Last month, the Oregonian announced that they had hired the Bend Bulletin’s Erik Lukens to be the paper’s new Editorial Page Editor. At the time, we wrote that it signaled a further shift to the right for the state’s “paper of record.”
In the weeks since, we’ve conducted research into the editorials that came out under Lukens’ direction and have found that it’s even more extreme than we originally thought. On every issue that matters to most Oregonians, Lukens and the Bulletin editorial board took a far-right position that is completely at odds with the Oregonian’s readership.

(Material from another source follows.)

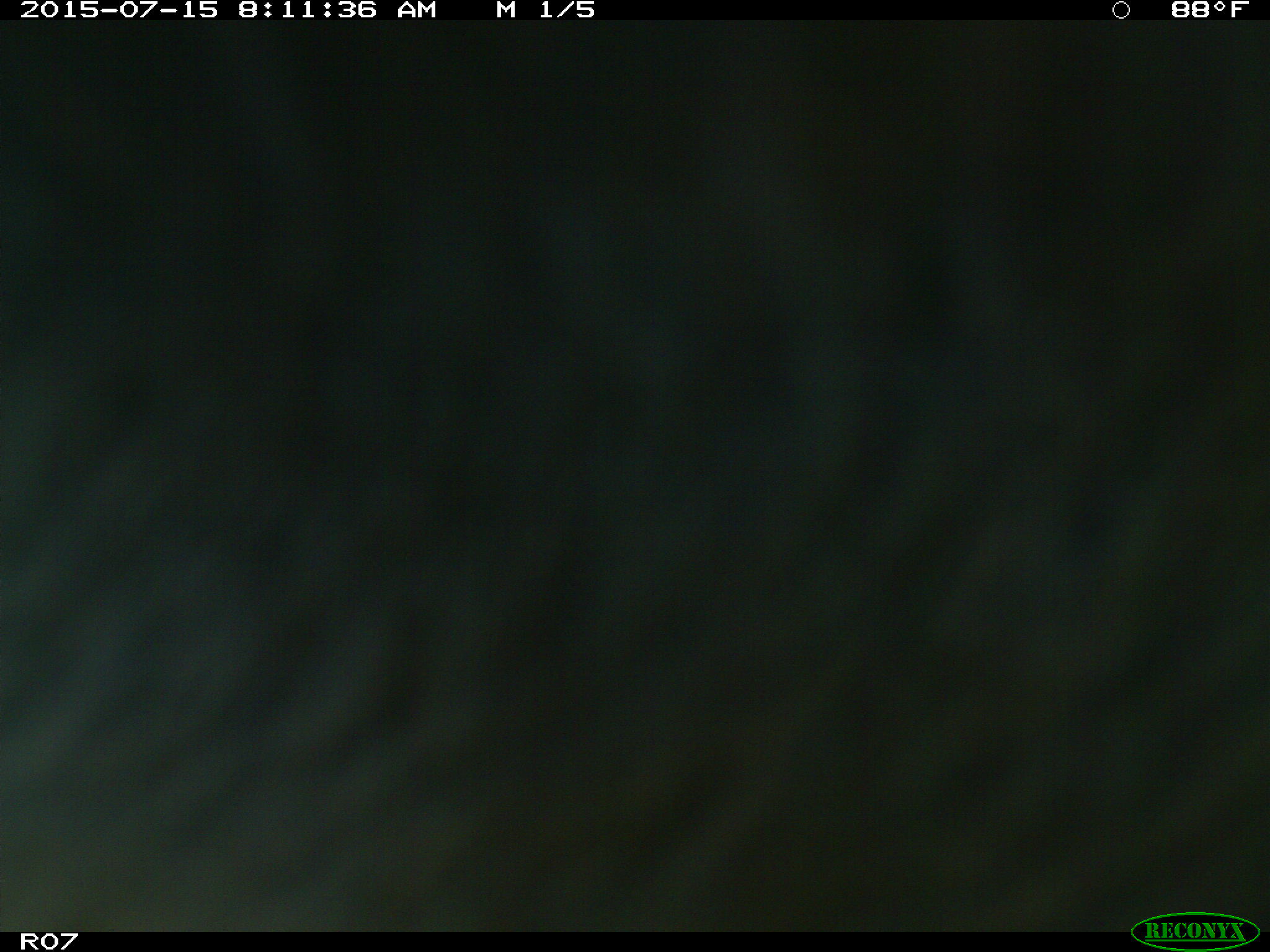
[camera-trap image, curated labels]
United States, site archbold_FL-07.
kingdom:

This is part two of a five-part series.
Across the state, the effects of the economic meltdown are still being felt by working- and middle-class families. While corporate profits have reached an all-time high, the recovery hasn’t yet reached those who struggling just to make ends meet.
And yet? Erik Lukens, the Oregonian’s newly hired Editorial Page Editor, thinks the problem is that poor people make too much money.

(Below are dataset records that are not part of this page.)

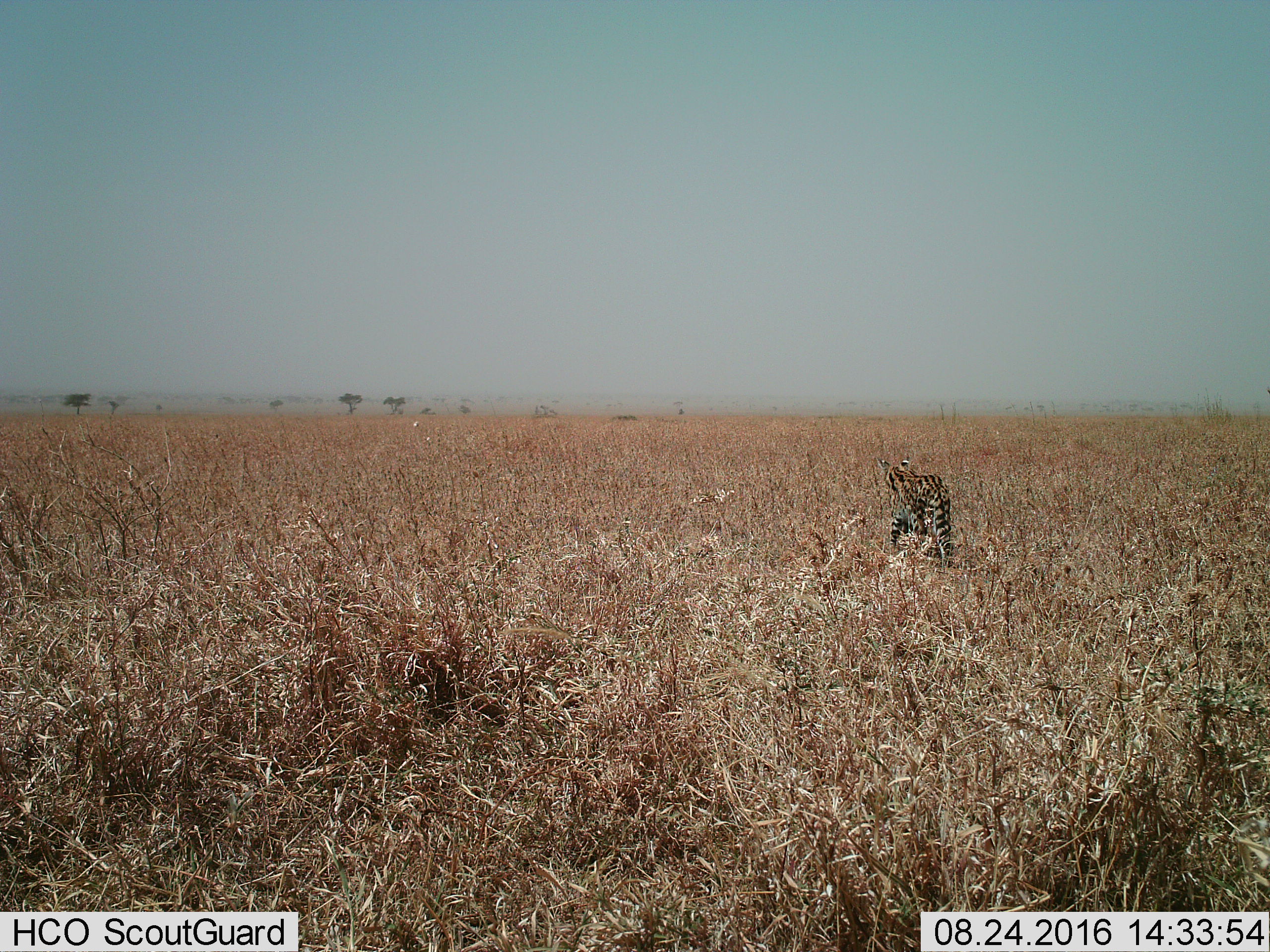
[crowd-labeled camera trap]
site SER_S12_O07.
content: unidentified animal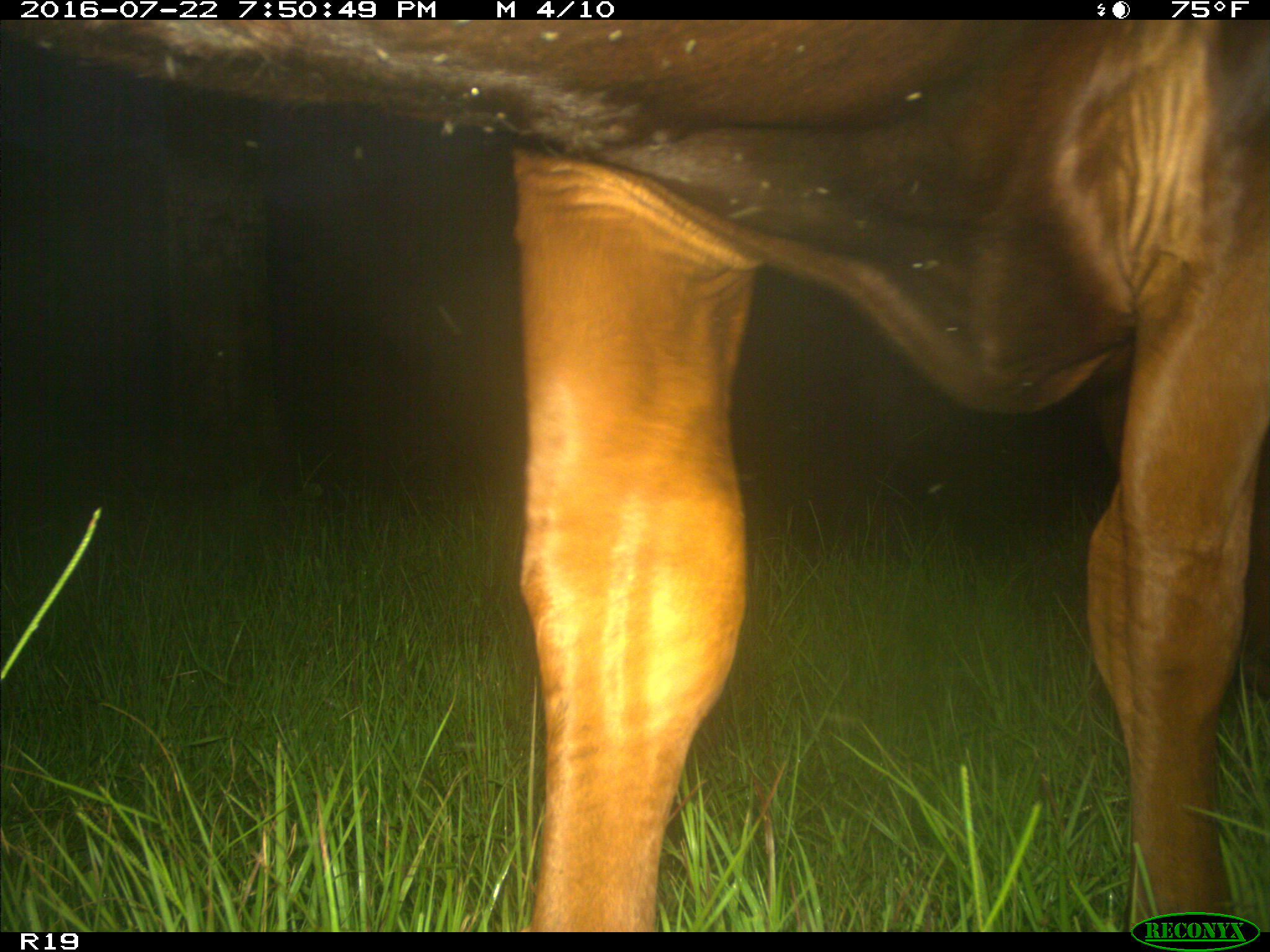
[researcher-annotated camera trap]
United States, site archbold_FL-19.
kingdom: Animalia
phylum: Chordata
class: Mammalia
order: Artiodactyla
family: Bovidae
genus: Bos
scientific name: Bos taurus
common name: domestic cow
Bos taurus (domestic cow).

No, really. While he headed up the editorial page of the Bend Bulletin, Lukens repeatedly advocated for a wage cut for the poorest workers by cutting the minimum wage. Lukens & Co. believe that Oregon’s minimum wage law (passed by voters in 2002) should allow for cuts to the wages that the poorest workers make.
August 25, 2009: “Oregon’s minimum wage law is a bad idea whose time is coming around again. … Don’t expect the minimum wage to go down. There is no provision for Oregon’s minimum wage to ever go down. We don’t get that.”
November 9, 2009: “Oregon law makes no provision for the minimum wage to decline when the cost of living declines, while Colorado’s constitution requires that the minimum wage there do just that. … Still, knowing the minimum wage can be cut that way lends a sense of fairness to the minimum wage that the Oregon system lacks.”
September 23, 2010: “In Oregon, the bottom line is that while the guy who works at a fast-food restaurant can expect a raise next year, the guy who runs the place probably is making less and being taxed more for the privilege.”
For Erik Lukens, the person who will shape the Oregonian’s editorial positions, Oregon’s real economic problem is that we can’t cut the wages of people who make $8.55 an hour.